One might think running botched WMD reports that got us into the Iraq war or getting a Pulitzer for lauding Stalin’s liquidation of five million kulaks might have constituted worse days — who knew? Pundits, academics, and politicians across the cultural mainstream seemed to agree with Watson, plunging into a days-long freakout over a meh editorial that shows little sign of abating.

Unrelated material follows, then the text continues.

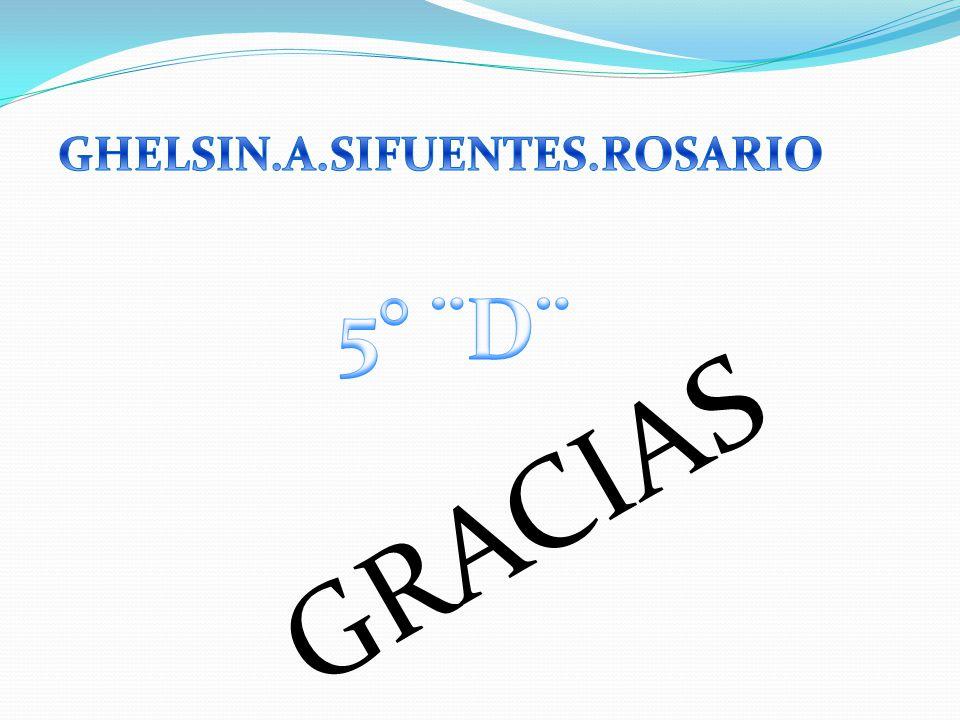 GHELSIN.A.SIFUENTES.ROSARIO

“Appalling,” barked J-school professor Jeff Jarvis. “By the time the Times finally realizes what side it’s on, it may be too late,” screeched Philadelphia Inquirer columnist Will Bunch. “The board should retract and resign,” said journalist and former Planet Money of NPR fame founder Adam Davidson. “Toxic, brain-deadening bothsidesism,” railed Dan Froomkin of Press Watch, who went on to demand a retraction and a “mass resignation.” The aforementioned Watson agreed, saying “the NYT should retract this insanity, and replace the entire editorial board.” Not terribly relevant, but amusing still, was the reaction of actor George Takei, who said, “It’s like Bill Maher is now on the New York Times Editorial board.”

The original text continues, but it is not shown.